Desde que se anunció oficialmente la visita del presidente Barack
Obama a La Habana, el nerviosismo era perceptible en la cúspide del
poder castrista. El presidente Raúl Castro sabía que tenía mucho que
ganar en ese evento diplomático, símbolo del proceso de deshielo en las relaciones entre Cuba y Estados Unidos. Pero al mismo tiempo no podía
ignorar los riesgos que corría acogiendo a un presidente del “imperio”
que nunca ocultó su intención de abordar la causa de los derechos
humanos y la libertad durante su estadía.
Ese nerviosismo era
tanto más comprensible cuanto que un sondeo realizado en Cuba en abril
del año pasado indicaba que la popularidad del presidente Obama en Cuba
(80%) era muy superior a la de los hermanos Castro (47% para Raúl y 44%
para Fidel).
Lo que más molestaba al régimen cubano era que Obama
subordinaba su viaje a la posibilidad de reunirse con representantes de
la disidencia cubana, incluyendo las Damas de Blanco, a quienes los
esbirros del régimen golpean y arrestan cada domingo por tratar de
marchar reclamando democracia y libertad.
El malestar en las filas
del régimen se hizo sentir desde los primeros minutos del viaje de
Obama. Alejándose de las normas protocolares, el general presidente no
estuvo presente en el aeropuerto de La Habana para darle la bienvenida a
su homólogo estadounidense.
Pensándolo bien, aquella ausencia
actuó a favor de las intenciones declaradas del presidente
estadounidense, a saber: lograr que su viaje fuese visto como un
encuentro fraternal con el pueblo cubano, más que como una visita
oficial.

=== PROBLEMAS Y TAREAS ===
• A. Reescribe como lista breve el párrafo del artículo sobre la visita de Obama a La Habana que empieza con "Ese nerviosismo era", sin perder sus datos principales.
• B. Transcribe literalmente el fragmento del artículo sobre la visita de Obama a La Habana que comienza en "Lo que más molestaba" y termina en "su homólogo estadounidense.".

=== ÍTEMS EXTRAÍDOS ===
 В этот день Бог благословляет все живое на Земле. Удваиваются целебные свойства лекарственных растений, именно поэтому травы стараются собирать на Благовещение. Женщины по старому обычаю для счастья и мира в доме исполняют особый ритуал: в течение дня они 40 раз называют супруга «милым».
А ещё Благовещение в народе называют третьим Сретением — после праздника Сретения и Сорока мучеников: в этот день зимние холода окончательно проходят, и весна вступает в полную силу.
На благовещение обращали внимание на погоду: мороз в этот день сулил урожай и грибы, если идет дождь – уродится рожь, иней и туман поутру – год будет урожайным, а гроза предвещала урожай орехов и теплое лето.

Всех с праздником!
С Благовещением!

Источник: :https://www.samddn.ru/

=== RESPUESTAS ===
• A.
- El nerviosismo en la cúspide del poder castrista era aún más comprensible por un sondeo realizado en Cuba en abril del año pasado.
- Popularidad del presidente Obama en Cuba: 80%.
- Popularidad de Raúl Castro: 47%.
- Popularidad de Fidel Castro: 44%.

• B.
Lo que más molestaba al régimen cubano era que Obama
subordinaba su viaje a la posibilidad de reunirse con representantes de
la disidencia cubana, incluyendo las Damas de Blanco, a quienes los
esbirros del régimen golpean y arrestan cada domingo por tratar de
marchar reclamando democracia y libertad.
El malestar en las filas
del régimen se hizo sentir desde los primeros minutos del viaje de
Obama. Alejándose de las normas protocolares, el general presidente no
estuvo presente en el aeropuerto de La Habana para darle la bienvenida a
su homólogo estadounidense.